The Second Chance Cafe in Carlton Square

By: Lilly Bartlett

Chapter 1

I can’t keep my hand from shaking as I reread the crinkled notice. What a complete load of rubbish! Criminals?! They’re only children, for heaven’s sake. Most of them haven’t even been to court yet. Intimidated grannies? Have you seen the old-timers around here? I wouldn’t fancy my chances against any of them down a dark alley.

This really is the last straw.

All publicity might be good publicity, but the leaflet that’s been pushed through every letterbox on the square won’t exactly bring the punters in for a cuppa, will it?

‘They were up all over the main road too,’ says Lou, chewing on the end of her pale blue hair. She knows it’s not attractive – or hygienic – when she does that, but who can blame her? She’s only worried for me. For all of us.

‘You want me to send the lads round to ’ave a word?’ she asks. ‘You know it’s her behind it.’ She punches her fist into the palm of her hand, like I wouldn’t catch her meaning otherwise. Fat chance of that. Lou’s about as subtle as an armed robbery. The last thing we need now is for her to go over there and prove everyone right.

Of course I know it’s her behind it. It’s been her behind it ever since we opened the café. But sending the kids around is only going to make the situation worse. And Lou knows that as well as I do.

I can feel tears welling in my eyes as I scan the leaflet again. It’s not sadness, though. It’s pissed-offness. I stare hard at the strings of calico bunting that criss-cross the ceiling until I’m sure I won’t weep in front of my employees. Every single person in here, I remind myself – sipping their hot drinks, chatting, laughing or quietly enjoying the warm cosy ambiance – loves our café. So get a grip on yourself. Sticks and stones and all that.

One of the walkie-talkies crackles to life on the countertop. ‘Emma, Emma, come in, Emma.’

I’m not sure why I ever thought it would be clever to let the customers upstairs give us orders over those things. Most of the time they use them to ask the answers to stupid trivia questions that they’re too lazy to look up on their phones.

I’m in no mood for trivia right now. ‘What is it, Leo?’ I’m sure my annoyance comes through loud and clear despite the static.

‘We need you upstairs.’

‘Do you actually need me to bring you something or is this your usual afternoon plea for attention? Because I haven’t really got time right now.’

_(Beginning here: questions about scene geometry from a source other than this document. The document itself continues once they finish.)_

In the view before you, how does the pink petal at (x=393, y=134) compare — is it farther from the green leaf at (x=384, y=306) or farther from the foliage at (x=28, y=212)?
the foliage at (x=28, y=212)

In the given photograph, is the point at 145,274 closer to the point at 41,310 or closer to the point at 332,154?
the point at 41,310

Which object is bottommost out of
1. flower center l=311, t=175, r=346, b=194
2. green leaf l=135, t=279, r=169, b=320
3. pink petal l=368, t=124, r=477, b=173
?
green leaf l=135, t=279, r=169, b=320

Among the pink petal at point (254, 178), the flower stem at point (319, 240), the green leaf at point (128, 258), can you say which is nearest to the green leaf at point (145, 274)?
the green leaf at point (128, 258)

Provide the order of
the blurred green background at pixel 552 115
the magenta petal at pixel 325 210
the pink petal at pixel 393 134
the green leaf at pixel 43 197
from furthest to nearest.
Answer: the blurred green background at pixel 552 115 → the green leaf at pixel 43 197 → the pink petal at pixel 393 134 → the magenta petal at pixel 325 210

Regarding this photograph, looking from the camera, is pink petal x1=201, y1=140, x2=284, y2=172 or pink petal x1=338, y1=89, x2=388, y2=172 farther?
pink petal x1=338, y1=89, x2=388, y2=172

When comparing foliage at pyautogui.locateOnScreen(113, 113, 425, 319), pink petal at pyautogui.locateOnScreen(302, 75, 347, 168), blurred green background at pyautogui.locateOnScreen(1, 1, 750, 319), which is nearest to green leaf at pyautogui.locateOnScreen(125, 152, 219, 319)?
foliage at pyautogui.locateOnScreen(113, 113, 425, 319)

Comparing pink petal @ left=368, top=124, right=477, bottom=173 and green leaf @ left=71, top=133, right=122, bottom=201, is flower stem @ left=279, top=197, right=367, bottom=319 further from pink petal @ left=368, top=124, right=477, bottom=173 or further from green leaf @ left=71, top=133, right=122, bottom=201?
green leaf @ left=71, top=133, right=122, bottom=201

There’s a pause. ‘It’s just my usual plea for attention. Sorry to bother you. Over and out.’ The walkie-talkie goes dead.

Now I’m cross and I feel bad. I’m absolutely definitely not treating Leo any differently than usual. I’d have been just as short with him yesterday. It’s the situation that’s changed, not me. And definitely not my feelings.

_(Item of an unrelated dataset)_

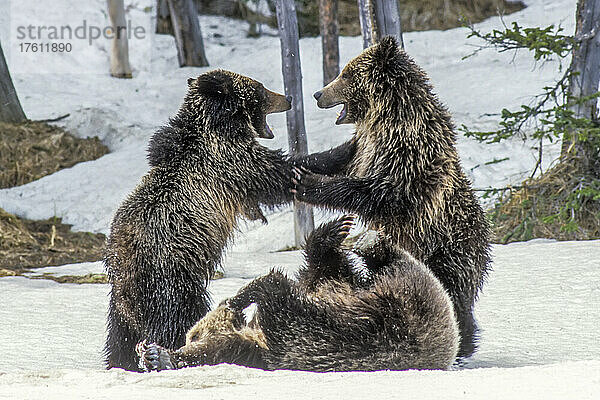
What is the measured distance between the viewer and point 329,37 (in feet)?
46.8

Something tells me today should have been a duvet day.

Two months earlier…

I’m sitting at our solid old dining room table, oblivious to the fact that I’m about to make a mortal enemy. I don’t even know Leo yet, or Lou or Joseph or most of the customers who will become my friends. Morning sun streams through the wide bay window in the front room, throwing a long rectangle of light along the floor. It’ll reach my chair in another hour, but I’ll be long gone by then.

That window is my favourite part of the whole house. It’s where Daniel and I looked out over our wedding reception at everyone in the world we love. It’s also where we took Auntie Rose’s advice not to wait till after the party to christen our new marriage. While it’s beyond mortifying to hear bedroom suggestions from your seventy-something great aunt, she was right. And there wasn’t even a sofa there yet. We used to live life on the edge.

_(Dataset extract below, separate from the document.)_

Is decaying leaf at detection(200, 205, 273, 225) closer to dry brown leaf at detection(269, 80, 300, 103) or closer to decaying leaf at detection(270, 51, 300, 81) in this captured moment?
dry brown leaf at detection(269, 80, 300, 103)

Now our edges are blunt and you don’t really get any view from the window unless you stand up to look out over the window boxes – crammed full of colourful pansies and winter primroses – past the wrought-iron fence and over the quiet road into the garden square beyond.

I can’t claim credit for the flowers. Mrs Ishtiaque comes over every few months to plant new ones after I’ve killed the previous lot. It was involuntary plantslaughter, Your Honour.

Mrs Ishtiaque has lived next door to my parents my whole life. She looks out for me like I’m one of her daughters. She says that newly-weds should always have blossoms in their lives. Blooming flowers, blooming love, she claims. Though we’re not technically newly-weds anymore. I’ll have been married to Daniel two years in July. Sometimes it feels like two decades.

The twins are in lockdown in their high chairs, happily finger-painting stewed apples over everything. They’re a couple of Picassos, those two.